Collected data entries
################

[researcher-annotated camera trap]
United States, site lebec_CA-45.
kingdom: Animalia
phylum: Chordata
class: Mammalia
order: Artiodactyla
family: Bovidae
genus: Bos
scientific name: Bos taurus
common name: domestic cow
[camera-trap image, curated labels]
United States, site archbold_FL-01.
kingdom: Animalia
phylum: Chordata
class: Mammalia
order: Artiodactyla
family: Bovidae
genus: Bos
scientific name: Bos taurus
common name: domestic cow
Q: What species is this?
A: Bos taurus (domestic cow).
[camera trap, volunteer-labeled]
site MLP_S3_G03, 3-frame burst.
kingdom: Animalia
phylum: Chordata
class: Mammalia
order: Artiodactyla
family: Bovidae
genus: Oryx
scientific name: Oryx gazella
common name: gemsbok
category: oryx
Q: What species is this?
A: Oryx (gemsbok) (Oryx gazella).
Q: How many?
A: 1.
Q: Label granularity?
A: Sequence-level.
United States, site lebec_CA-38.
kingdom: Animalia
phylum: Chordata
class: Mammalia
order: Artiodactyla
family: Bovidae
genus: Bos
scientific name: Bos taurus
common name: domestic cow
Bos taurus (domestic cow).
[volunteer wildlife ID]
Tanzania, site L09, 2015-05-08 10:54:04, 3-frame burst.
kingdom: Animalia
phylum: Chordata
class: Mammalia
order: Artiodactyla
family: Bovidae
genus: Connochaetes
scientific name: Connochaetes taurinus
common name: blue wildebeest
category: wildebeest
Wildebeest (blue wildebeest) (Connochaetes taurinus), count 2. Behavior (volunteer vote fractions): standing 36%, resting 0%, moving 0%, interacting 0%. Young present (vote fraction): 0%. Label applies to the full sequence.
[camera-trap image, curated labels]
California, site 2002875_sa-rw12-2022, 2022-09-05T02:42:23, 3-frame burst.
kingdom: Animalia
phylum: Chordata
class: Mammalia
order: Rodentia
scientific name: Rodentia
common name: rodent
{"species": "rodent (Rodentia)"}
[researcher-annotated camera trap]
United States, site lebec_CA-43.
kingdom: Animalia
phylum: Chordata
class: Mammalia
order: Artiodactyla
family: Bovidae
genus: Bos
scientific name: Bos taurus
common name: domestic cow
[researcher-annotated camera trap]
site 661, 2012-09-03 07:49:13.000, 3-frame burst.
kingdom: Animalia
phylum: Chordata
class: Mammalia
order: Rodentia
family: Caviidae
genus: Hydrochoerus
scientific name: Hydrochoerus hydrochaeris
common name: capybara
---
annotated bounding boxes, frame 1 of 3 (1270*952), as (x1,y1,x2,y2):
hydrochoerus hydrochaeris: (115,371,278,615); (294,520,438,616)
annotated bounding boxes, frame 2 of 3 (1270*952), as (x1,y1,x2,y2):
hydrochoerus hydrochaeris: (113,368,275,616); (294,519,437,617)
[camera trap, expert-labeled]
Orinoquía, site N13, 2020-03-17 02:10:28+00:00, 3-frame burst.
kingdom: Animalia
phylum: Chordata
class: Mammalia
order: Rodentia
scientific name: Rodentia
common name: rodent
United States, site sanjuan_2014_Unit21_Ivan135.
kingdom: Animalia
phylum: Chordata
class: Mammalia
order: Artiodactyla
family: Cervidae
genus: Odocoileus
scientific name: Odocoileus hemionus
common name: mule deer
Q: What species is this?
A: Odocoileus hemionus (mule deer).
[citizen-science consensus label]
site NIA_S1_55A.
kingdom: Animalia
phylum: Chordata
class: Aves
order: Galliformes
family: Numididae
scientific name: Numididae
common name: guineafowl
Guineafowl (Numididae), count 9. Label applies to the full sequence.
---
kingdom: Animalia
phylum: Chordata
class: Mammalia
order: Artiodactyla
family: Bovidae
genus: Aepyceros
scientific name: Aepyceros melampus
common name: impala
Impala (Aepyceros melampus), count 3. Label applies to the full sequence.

################

- **WHAT TO DO**
Retype the data in full and match it exactly.

- **ANSWER BOX**
[researcher-annotated camera trap]
United States, site lebec_CA-45.
kingdom: Animalia
phylum: Chordata
class: Mammalia
order: Artiodactyla
family: Bovidae
genus: Bos
scientific name: Bos taurus
common name: domestic cow
[camera-trap image, curated labels]
United States, site archbold_FL-01.
kingdom: Animalia
phylum: Chordata
class: Mammalia
order: Artiodactyla
family: Bovidae
genus: Bos
scientific name: Bos taurus
common name: domestic cow
Q: What species is this?
A: Bos taurus (domestic cow).
[camera trap, volunteer-labeled]
site MLP_S3_G03, 3-frame burst.
kingdom: Animalia
phylum: Chordata
class: Mammalia
order: Artiodactyla
family: Bovidae
genus: Oryx
scientific name: Oryx gazella
common name: gemsbok
category: oryx
Q: What species is this?
A: Oryx (gemsbok) (Oryx gazella).
Q: How many?
A: 1.
Q: Label granularity?
A: Sequence-level.
United States, site lebec_CA-38.
kingdom: Animalia
phylum: Chordata
class: Mammalia
order: Artiodactyla
family: Bovidae
genus: Bos
scientific name: Bos taurus
common name: domestic cow
Bos taurus (domestic cow).
[volunteer wildlife ID]
Tanzania, site L09, 2015-05-08 10:54:04, 3-frame burst.
kingdom: Animalia
phylum: Chordata
class: Mammalia
order: Artiodactyla
family: Bovidae
genus: Connochaetes
scientific name: Connochaetes taurinus
common name: blue wildebeest
category: wildebeest
Wildebeest (blue wildebeest) (Connochaetes taurinus), count 2. Behavior (volunteer vote fractions): standing 36%, resting 0%, moving 0%, interacting 0%. Young present (vote fraction): 0%. Label applies to the full sequence.
[camera-trap image, curated labels]
California, site 2002875_sa-rw12-2022, 2022-09-05T02:42:23, 3-frame burst.
kingdom: Animalia
phylum: Chordata
class: Mammalia
order: Rodentia
scientific name: Rodentia
common name: rodent
{"species": "rodent (Rodentia)"}
[researcher-annotated camera trap]
United States, site lebec_CA-43.
kingdom: Animalia
phylum: Chordata
class: Mammalia
order: Artiodactyla
family: Bovidae
genus: Bos
scientific name: Bos taurus
common name: domestic cow
[researcher-annotated camera trap]
site 661, 2012-09-03 07:49:13.000, 3-frame burst.
kingdom: Animalia
phylum: Chordata
class: Mammalia
order: Rodentia
family: Caviidae
genus: Hydrochoerus
scientific name: Hydrochoerus hydrochaeris
common name: capybara
---
annotated bounding boxes, frame 1 of 3 (1270*952), as (x1,y1,x2,y2):
hydrochoerus hydrochaeris: (115,371,278,615); (294,520,438,616)
annotated bounding boxes, frame 2 of 3 (1270*952), as (x1,y1,x2,y2):
hydrochoerus hydrochaeris: (113,368,275,616); (294,519,437,617)
[camera trap, expert-labeled]
Orinoquía, site N13, 2020-03-17 02:10:28+00:00, 3-frame burst.
kingdom: Animalia
phylum: Chordata
class: Mammalia
order: Rodentia
scientific name: Rodentia
common name: rodent
United States, site sanjuan_2014_Unit21_Ivan135.
kingdom: Animalia
phylum: Chordata
class: Mammalia
order: Artiodactyla
family: Cervidae
genus: Odocoileus
scientific name: Odocoileus hemionus
common name: mule deer
Q: What species is this?
A: Odocoileus hemionus (mule deer).
[citizen-science consensus label]
site NIA_S1_55A.
kingdom: Animalia
phylum: Chordata
class: Aves
order: Galliformes
family: Numididae
scientific name: Numididae
common name: guineafowl
Guineafowl (Numididae), count 9. Label applies to the full sequence.
---
kingdom: Animalia
phylum: Chordata
class: Mammalia
order: Artiodactyla
family: Bovidae
genus: Aepyceros
scientific name: Aepyceros melampus
common name: impala
Impala (Aepyceros melampus), count 3. Label applies to the full sequence.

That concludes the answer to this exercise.